The route to happiness

One the biggest causes of arguments in a household is money. For example, one person may overspend, or one person has no concept of what is going on with the finances; we can no doubt all relate to this. Talking about money is something many don’t like to do because it’s emotive, and nobody wants to be restricted or controlled, and it can lead to arguments.

But working to a road map, knowing what we are looking to achieve and how we financially achieve this can be liberating and ultimately this success can lead to contentment.

So how do we start

Going back to that first list many people can relate to these points, they feel out of control and are constantly chasing their tails. This I would argue is where success becomes blurry. People will turn to the lottery as a quick means to financial success. £50 million will change our lives forever; the day-to-day worries many have are gone but this life changing amount of money brings new challenges.

Equally there are people who have had life changing financial events and it has made no difference to who they are and what they do. Perhaps it takes worries away but they continue to do what they have always done and what they plan to do in the future.

If we allow success to be driven by money, then it is highly likely that money becomes our sole motivator and often people lose sight of what is around them; their family and friends. We can achieve great things but not always feel completely happy.

As an alternative I would advocate that as individuals or as a family, sitting down to work out what is important, what we want to achieve and how we achieve it, is a better barometer of success and almost certainly will lead to greater happiness.

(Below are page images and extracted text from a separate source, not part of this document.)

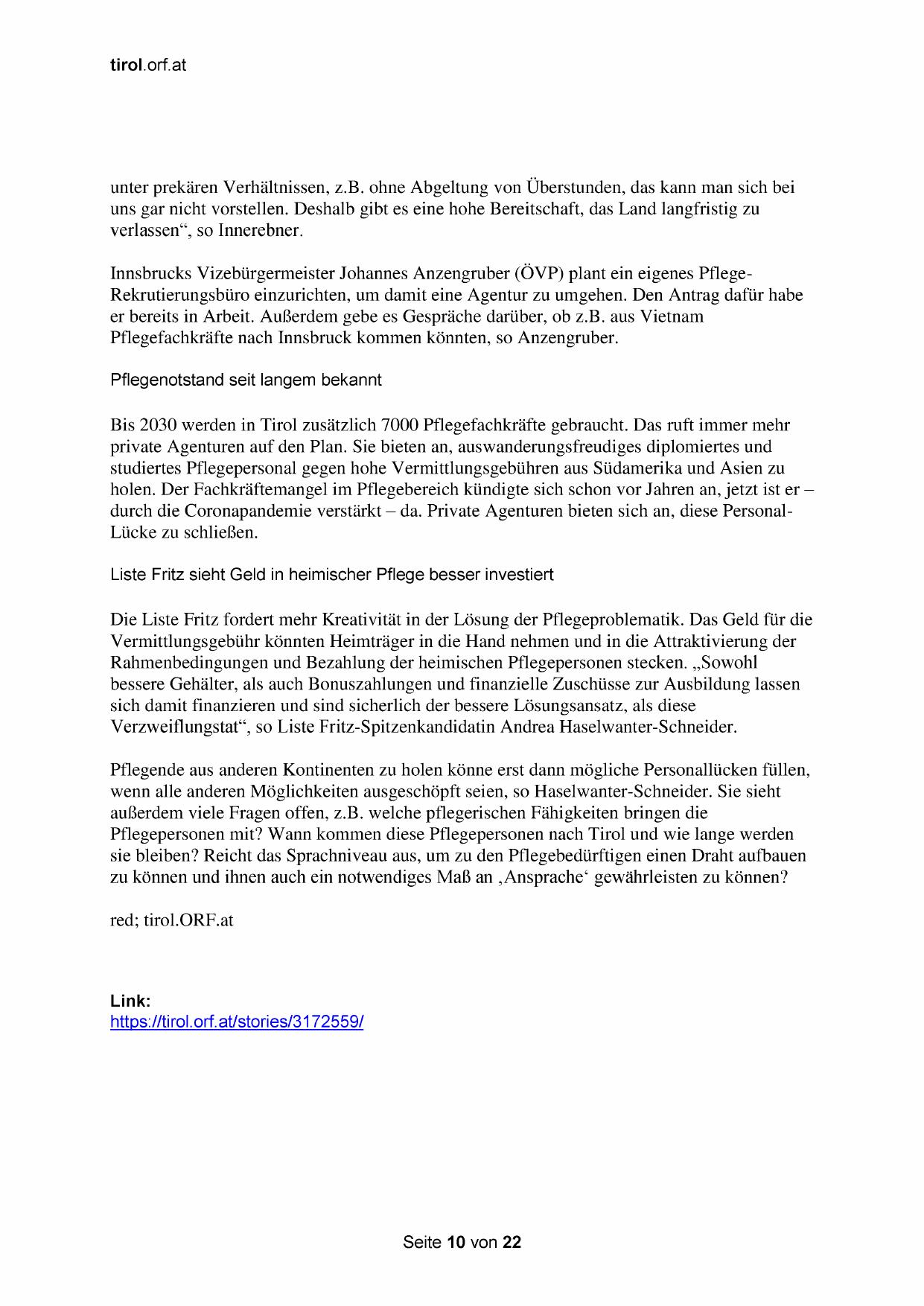 tirol.orf.at

unter prekären Verhältnissen, z.B. ohne Abgeltung von Überstunden, das kann man sich bei uns gar nicht vorstellen. Deshalb gibt es eine hohe Bereitschaft, das Land langfristig zu verlassen“, so Innerebner.

Innsbrucks Vizebürgermeister Johannes Anzengruber (ÖVP) plant ein eigenes Pflege-Rekrutierungsbüro einzurichten, um damit eine Agentur zu umgehen. Den Antrag dafür habe er bereits in Arbeit. Außerdem gebe es Gespräche darüber, ob z.B. aus Vietnam Pflegefachkräfte nach Innsbruck kommen könnten, so Anzengruber.

Pflegenotstand seit langem bekannt

Bis 2030 werden in Tirol zusätzlich 7000 Pflegefachkräfte gebraucht. Das ruft immer mehr private Agenturen auf den Plan. Sie bieten an, auswanderungsfreudiges diplomiertes und studiertes Pflegepersonal gegen hohe Vermittlungsgebühren aus Südamerika und Asien zu holen. Der Fachkräftemangel im Pflegebereich kündigte sich schon vor Jahren an, jetzt ist er – durch die Coronapandemie verstärkt – da. Private Agenturen bieten sich an, diese Personal-Lücke zu schließen.

Liste Fritz sieht Geld in heimischer Pflege besser investiert

Die Liste Fritz fordert mehr Kreativität in der Lösung der Pflegeproblematik. Das Geld für die Vermittlungsgebühr könnten Heimträger in die Hand nehmen und in die Attraktivierung der Rahmenbedingungen und Bezahlung der heimischen Pflegepersonen stecken. „Sowohl bessere Gehälter, als auch Bonuszahlungen und finanzielle Zuschüsse zur Ausbildung lassen sich damit finanzieren und sind sicherlich der bessere Lösungsansatz, als diese Verzweiflungstat“, so Liste Fritz-Spitzenkandidatin Andrea Haselwanter-Schneider.

Pflegende aus anderen Kontinenten zu holen könne erst dann mögliche Personallücken füllen, wenn alle anderen Möglichkeiten ausgeschöpft seien, so Haselwanter-Schneider. Sie sieht außerdem viele Fragen offen, z.B. welche pflegerischen Fähigkeiten bringen die Pflegepersonen mit? Wann kommen diese Pflegepersonen nach Tirol und wie lange werden sie bleiben? Reicht das Sprachniveau aus, um zu den Pflegebedürftigen einen Draht aufbauen zu können und ihnen auch ein notwendiges Maß an ‚Ansprache‘ gewährleisten zu können?

red; tirol.ORF.at

Link:
https://tirol.orf.at/stories/3172559/

Seite 10 von 22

Note: This is written in a personal capacity and reflects the view of the author. The post has been checked and approved to ensure that it is both accurate and not misleading. However, this is a blog and the reader should accept that by its very nature many of the points are subjective and opinions of the author. Individuals wishing to buy any product or service as a result of this blog must seek advice or carry out their own research before making any decision, the author will not be held liable for decisions made as a result of this blog (particularly where no advice has been sought). Investors should also note that past performance is not a guide to future performance and investments can fall as well as rise.